16. a kind of head of a bed diagnostic test method (POCT) based on homogeneous immune detection includes：The anti-SAM of Europium chelate label, Anti- SAH, anti-HCy and anti crp antibody are reacted with corresponding antigen SAM, SAH, HCy and CRP, then by with light pulse excitation europium Chelate, the intensity and/or half-life period for measuring the fluorescence signal after the predetermined time calculate the content of analysans in sample.

17. a kind of method judgement based on described in claim 9 is to used at least one illness patient related with diet The method of dietary program validity, includes the following steps：

(a) multiple patients, each patient is selected to there is at least one and relevant illness of diet.

(b) it is used for the related illness of each diet, measures patient body performance figure (BMI) and at least one other amount The index of change, selected from the index that methylates, SAM and SAH are horizontal, to each patient, in non-administration (base period), measure Above-mentioned at least one index.

(c) each patient is monitored during the benchmark to determine baseline quality of life.
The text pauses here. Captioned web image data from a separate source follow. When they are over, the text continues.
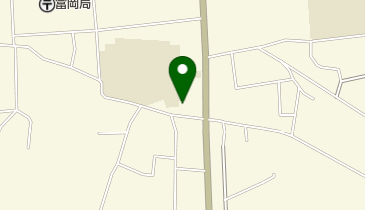 おかべどうぶつ病院の地図画像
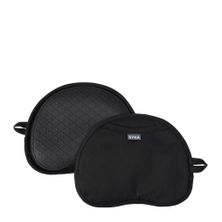 OVEN MITTS SET-2 SAFE&SNUG BLK, SAVANNAH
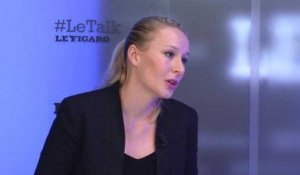 Marion Maréchal-Le Pen: «Macron est un véritable homme de gauche»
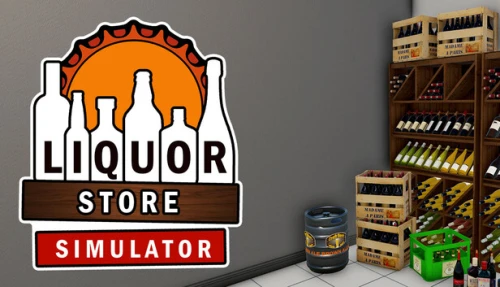 Liquor Store Simulator
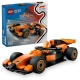 Lego City F1® Driver With Mclaren Race Car - 3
(d) patient is grouped at random, is divided into first group and second group.

(e) dietary program is applied to the patient in described first group during intervention.

(f) each of the described second group patient is kept into known beneficial control diet, i.e., to institute in intervention period Stating the related illness of at least one diet has the diet of specific good action.

(g) after intervention period, each patient's condition of each patient and at least one index are monitored.